Data entries:
-- START --

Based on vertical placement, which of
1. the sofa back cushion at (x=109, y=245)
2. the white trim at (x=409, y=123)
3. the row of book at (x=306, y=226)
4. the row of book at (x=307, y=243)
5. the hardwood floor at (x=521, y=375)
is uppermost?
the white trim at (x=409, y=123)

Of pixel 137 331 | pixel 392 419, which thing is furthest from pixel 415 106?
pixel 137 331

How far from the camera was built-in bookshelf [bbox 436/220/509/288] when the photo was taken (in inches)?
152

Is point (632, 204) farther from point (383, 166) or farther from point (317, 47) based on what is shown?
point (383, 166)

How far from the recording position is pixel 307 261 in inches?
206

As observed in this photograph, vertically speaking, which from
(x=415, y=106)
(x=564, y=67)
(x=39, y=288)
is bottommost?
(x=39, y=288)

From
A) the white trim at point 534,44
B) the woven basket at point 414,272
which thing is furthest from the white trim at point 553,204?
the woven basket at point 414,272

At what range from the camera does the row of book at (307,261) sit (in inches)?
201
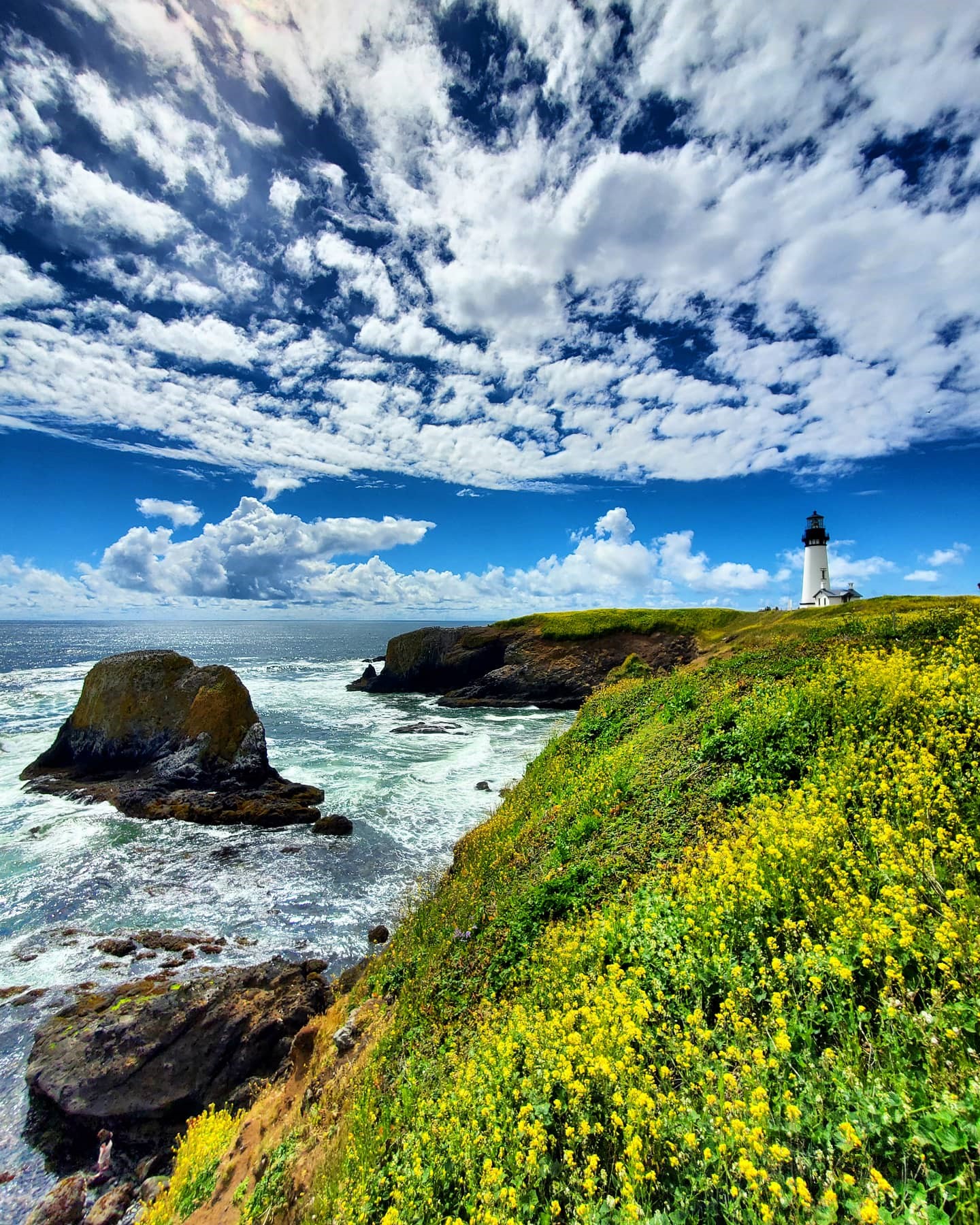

-- END --

*Stated exercise*:
Lay out every line of the rows above as a JSON list of strings, one string per line, with blank lines left out. Keep the pictures out of the answer.

*Solved exercise*:
[
  "Based on vertical placement, which of",
  "1. the sofa back cushion at (x=109, y=245)",
  "2. the white trim at (x=409, y=123)",
  "3. the row of book at (x=306, y=226)",
  "4. the row of book at (x=307, y=243)",
  "5. the hardwood floor at (x=521, y=375)",
  "is uppermost?",
  "the white trim at (x=409, y=123)",
  "Of pixel 137 331 | pixel 392 419, which thing is furthest from pixel 415 106?",
  "pixel 137 331",
  "How far from the camera was built-in bookshelf [bbox 436/220/509/288] when the photo was taken (in inches)?",
  "152",
  "Is point (632, 204) farther from point (383, 166) or farther from point (317, 47) based on what is shown?",
  "point (383, 166)",
  "How far from the recording position is pixel 307 261 in inches?",
  "206",
  "As observed in this photograph, vertically speaking, which from",
  "(x=415, y=106)",
  "(x=564, y=67)",
  "(x=39, y=288)",
  "is bottommost?",
  "(x=39, y=288)",
  "From",
  "A) the white trim at point 534,44",
  "B) the woven basket at point 414,272",
  "which thing is furthest from the white trim at point 553,204?",
  "the woven basket at point 414,272",
  "At what range from the camera does the row of book at (307,261) sit (in inches)?",
  "201"
]